Short task: Can you copy the listing from the line with "Is metal wall" to the line with "16.8 meters", renaming "glass window" to "glass pane" and keeping everything else the same?

## START Record list

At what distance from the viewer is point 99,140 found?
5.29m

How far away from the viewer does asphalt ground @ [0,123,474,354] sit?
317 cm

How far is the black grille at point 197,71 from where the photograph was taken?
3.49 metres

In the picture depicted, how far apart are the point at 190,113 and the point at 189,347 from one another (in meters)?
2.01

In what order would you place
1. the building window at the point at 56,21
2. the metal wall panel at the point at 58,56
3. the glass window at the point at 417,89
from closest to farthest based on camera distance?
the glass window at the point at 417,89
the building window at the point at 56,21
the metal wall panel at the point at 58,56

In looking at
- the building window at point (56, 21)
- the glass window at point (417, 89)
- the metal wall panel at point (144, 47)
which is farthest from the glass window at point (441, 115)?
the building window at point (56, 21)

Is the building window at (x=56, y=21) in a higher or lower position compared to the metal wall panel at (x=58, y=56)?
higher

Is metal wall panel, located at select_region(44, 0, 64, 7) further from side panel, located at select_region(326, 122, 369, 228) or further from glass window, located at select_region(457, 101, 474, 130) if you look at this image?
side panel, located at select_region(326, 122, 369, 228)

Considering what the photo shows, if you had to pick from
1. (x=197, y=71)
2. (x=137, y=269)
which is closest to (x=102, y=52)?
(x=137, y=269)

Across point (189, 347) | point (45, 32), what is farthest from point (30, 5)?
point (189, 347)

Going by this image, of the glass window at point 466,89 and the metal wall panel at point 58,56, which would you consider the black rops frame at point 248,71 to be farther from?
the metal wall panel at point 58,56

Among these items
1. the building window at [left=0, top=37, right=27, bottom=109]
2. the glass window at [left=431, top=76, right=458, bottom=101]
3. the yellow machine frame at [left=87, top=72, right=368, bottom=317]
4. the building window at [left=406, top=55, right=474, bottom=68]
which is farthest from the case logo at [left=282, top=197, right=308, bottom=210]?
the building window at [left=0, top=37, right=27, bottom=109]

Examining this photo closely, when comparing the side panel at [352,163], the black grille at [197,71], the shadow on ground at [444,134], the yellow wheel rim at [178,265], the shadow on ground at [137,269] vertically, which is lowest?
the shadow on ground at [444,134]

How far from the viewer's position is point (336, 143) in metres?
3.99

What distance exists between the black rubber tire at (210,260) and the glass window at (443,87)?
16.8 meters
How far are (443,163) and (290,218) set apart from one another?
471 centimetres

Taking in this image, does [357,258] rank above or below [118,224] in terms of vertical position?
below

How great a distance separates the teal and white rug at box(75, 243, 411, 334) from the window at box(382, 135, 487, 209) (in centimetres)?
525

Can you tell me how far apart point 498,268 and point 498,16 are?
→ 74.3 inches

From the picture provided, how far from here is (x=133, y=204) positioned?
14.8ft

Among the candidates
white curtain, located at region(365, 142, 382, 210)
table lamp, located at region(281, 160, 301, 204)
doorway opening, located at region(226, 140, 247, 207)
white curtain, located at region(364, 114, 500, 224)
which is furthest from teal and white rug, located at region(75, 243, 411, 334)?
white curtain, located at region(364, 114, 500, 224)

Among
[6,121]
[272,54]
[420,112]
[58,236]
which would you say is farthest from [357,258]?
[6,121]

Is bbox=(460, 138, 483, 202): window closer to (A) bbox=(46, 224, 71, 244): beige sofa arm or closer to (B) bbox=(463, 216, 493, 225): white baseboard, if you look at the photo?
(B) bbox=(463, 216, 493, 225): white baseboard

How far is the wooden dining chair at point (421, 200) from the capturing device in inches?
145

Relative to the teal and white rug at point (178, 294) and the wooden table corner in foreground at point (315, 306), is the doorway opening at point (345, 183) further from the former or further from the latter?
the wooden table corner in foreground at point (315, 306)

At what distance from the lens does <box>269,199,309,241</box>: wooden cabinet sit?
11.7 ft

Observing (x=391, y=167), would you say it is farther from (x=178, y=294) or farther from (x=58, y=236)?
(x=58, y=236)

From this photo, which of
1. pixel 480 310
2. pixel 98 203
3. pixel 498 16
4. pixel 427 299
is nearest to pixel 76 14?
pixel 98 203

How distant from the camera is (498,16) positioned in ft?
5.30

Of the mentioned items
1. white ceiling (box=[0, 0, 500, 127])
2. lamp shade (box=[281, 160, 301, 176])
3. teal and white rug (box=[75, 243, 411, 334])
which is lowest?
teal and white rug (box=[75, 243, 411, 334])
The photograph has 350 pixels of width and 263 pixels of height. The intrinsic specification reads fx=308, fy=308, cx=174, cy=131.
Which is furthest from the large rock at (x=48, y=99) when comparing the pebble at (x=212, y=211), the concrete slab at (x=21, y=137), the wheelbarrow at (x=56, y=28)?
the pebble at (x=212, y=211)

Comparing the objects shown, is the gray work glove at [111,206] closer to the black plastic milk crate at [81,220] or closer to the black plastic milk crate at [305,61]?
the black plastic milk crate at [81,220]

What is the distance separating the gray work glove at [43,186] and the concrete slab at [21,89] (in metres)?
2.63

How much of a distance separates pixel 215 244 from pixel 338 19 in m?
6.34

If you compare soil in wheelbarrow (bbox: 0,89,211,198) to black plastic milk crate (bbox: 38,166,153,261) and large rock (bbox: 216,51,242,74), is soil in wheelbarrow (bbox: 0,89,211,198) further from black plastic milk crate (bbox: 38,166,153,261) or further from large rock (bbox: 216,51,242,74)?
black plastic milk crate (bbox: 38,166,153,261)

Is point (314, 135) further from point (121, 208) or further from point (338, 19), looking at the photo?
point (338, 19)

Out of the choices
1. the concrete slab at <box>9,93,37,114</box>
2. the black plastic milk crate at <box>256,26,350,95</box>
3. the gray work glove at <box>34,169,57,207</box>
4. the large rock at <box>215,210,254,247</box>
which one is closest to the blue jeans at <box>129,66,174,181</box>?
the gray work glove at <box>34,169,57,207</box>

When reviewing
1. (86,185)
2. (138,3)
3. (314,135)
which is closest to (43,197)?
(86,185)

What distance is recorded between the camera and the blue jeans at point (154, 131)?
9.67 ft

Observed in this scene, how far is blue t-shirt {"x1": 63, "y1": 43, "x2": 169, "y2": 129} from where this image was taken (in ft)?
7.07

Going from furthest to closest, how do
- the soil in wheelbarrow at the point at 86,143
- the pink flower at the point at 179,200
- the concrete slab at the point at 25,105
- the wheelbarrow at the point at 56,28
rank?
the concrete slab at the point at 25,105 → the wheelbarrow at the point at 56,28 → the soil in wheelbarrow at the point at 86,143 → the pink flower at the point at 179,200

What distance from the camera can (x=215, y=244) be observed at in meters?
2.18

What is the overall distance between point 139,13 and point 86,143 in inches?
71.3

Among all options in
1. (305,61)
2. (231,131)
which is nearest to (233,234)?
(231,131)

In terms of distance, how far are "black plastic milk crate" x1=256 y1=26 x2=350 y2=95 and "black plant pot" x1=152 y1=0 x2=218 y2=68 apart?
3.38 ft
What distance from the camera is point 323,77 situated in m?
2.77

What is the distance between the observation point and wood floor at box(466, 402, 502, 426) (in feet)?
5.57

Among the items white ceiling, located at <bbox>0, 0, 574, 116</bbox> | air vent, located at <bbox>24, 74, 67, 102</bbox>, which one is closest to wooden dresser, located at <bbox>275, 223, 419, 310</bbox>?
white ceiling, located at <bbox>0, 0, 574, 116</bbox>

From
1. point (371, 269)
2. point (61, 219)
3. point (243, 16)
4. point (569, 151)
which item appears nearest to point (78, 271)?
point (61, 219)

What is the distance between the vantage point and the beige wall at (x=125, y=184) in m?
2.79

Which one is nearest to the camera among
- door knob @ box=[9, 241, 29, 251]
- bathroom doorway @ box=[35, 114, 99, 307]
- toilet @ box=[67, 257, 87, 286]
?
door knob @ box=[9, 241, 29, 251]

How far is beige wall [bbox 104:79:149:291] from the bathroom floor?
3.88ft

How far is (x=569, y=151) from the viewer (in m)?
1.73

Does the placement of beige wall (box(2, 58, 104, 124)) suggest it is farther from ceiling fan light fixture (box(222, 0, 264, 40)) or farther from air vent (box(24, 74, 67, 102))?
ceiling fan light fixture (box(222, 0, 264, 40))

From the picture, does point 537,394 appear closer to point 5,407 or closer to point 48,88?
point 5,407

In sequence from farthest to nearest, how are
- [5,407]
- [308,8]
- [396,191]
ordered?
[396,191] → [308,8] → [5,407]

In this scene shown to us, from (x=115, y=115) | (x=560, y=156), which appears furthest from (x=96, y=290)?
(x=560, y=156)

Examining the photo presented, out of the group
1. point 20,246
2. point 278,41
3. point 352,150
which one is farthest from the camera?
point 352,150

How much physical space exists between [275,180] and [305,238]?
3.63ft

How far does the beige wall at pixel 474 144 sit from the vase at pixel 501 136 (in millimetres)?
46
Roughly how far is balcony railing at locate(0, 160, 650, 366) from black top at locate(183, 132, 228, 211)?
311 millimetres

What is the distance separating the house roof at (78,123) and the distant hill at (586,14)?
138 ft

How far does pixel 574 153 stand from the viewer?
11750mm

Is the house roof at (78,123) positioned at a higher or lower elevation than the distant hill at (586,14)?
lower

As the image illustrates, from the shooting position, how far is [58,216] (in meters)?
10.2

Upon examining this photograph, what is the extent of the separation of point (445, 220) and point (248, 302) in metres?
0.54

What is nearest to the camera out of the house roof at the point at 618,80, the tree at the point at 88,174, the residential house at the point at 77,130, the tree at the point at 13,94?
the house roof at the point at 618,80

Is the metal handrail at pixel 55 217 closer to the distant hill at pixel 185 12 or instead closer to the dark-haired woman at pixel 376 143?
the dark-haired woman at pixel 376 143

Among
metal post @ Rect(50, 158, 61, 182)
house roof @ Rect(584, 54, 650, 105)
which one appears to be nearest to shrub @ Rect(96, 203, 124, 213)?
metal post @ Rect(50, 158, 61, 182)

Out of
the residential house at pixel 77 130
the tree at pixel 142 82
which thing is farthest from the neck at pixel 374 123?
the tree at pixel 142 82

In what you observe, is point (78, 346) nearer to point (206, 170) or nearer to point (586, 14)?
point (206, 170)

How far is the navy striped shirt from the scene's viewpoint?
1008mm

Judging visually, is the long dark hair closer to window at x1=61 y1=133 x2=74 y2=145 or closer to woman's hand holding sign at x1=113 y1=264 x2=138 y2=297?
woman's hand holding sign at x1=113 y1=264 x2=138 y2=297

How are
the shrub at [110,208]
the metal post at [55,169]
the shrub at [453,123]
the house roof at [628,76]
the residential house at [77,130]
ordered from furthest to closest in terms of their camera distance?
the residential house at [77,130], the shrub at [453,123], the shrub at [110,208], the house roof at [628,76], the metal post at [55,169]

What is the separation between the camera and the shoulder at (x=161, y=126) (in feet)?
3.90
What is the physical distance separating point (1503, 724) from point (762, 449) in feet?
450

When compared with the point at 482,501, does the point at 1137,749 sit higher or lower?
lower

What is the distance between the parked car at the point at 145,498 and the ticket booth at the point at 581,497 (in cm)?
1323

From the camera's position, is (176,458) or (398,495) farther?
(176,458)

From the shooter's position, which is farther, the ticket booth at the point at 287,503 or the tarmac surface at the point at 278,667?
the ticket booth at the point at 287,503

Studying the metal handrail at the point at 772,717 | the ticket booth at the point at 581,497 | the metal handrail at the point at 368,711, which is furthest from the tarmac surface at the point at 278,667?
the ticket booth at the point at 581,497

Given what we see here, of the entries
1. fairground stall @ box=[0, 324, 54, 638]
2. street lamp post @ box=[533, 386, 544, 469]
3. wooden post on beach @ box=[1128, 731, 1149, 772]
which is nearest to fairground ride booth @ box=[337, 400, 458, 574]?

## END Record list

Solution to this task:
Is metal wall panel, located at select_region(44, 0, 64, 7) further from side panel, located at select_region(326, 122, 369, 228) or further from glass pane, located at select_region(457, 101, 474, 130) if you look at this image?
side panel, located at select_region(326, 122, 369, 228)

Considering what the photo shows, if you had to pick from
1. (x=197, y=71)
2. (x=137, y=269)
which is closest to (x=102, y=52)?
(x=137, y=269)

Across point (189, 347) | point (45, 32), what is farthest from point (30, 5)?
point (189, 347)

Going by this image, of the glass pane at point 466,89 and the metal wall panel at point 58,56, which would you consider the black rops frame at point 248,71 to be farther from?
the metal wall panel at point 58,56

Among these items
1. the building window at [left=0, top=37, right=27, bottom=109]
2. the glass pane at [left=431, top=76, right=458, bottom=101]
3. the yellow machine frame at [left=87, top=72, right=368, bottom=317]
4. the building window at [left=406, top=55, right=474, bottom=68]
which is farthest from the case logo at [left=282, top=197, right=308, bottom=210]?
the building window at [left=0, top=37, right=27, bottom=109]

Examining this photo closely, when comparing the side panel at [352,163], the black grille at [197,71], the shadow on ground at [444,134], the yellow wheel rim at [178,265], the shadow on ground at [137,269] vertically, which is lowest?
the shadow on ground at [444,134]

How far from the viewer's position is point (336, 143) in metres?
3.99

What distance exists between the black rubber tire at (210,260) and the glass pane at (443,87)?
16.8 meters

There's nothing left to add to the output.